Object Oriented Design Flashcards
What are design patterns?
In software engineering, a design pattern is a general repeatable solution to a commonly occurring problem in software design.
What types of design patterns exist?
Creational, Structural, Behavioural
Factory Pattern (Creational)
Many design patterns are similar from a code point of view. What really changes is their intention which is depicted by the name of the pattern. The factory pattern allows to create a new object at runtime based on some input which can be a configuration file, some data introduced by a user, etc. In order to keep our code highly cohesive and loosely coupled, we can put the branches leading to the creation of different objects in a director class. These objects will contain, if it’s needed, some predefined values that will passed to our final objects’ constructors.

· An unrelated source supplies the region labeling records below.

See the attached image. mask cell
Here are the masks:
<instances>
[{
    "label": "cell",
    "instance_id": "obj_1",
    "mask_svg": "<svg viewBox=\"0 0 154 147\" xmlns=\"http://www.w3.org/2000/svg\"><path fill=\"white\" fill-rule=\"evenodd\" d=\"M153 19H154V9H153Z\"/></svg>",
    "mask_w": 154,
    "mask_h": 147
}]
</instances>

Builder Pattern (Creational)
It’s used to provide specifications in order to create a new object and avoid using telescoping constructors. One of the ways to do this is using for example using a static method named builder which returns an instance of a static inner which using the concept of fluid setters allows us to build a new object.
Facade (Structural)
A facade is an object that serves as a front-facing interface masking more complex underlying or structural code. A facade can.
- improve the readability and usability of a software library by masking interaction with more complex components behind a single (and often simplified) API
- provide a context-specific interface to more generic functionality (complete with context-specific input validation)
- serve as a launching point for a broader refactor of monolithic or tightly-coupled systems in favor of more loosely-coupled code
Proxy (Structural)
A proxy is a wrapper or agent object that is being called by the client to access the real serving object behind the scenes. Use of the proxy can simply be forwarding to the real object, or can provide additional logic.
Strategy (Behavioral)
Many design patterns are similar from a code point of view. What really changes is their intention which is depicted by the name of the pattern.
The strategy pattern allows to select an algorithm at runtime.
Instead of implementing a single algorithm directly, code receives run-time instructions as to which in a family of algorithms to use
Iterator (Behavioral)
The iterator pattern is a design pattern in which an iterator is used to traverse a container and access the container’s elements.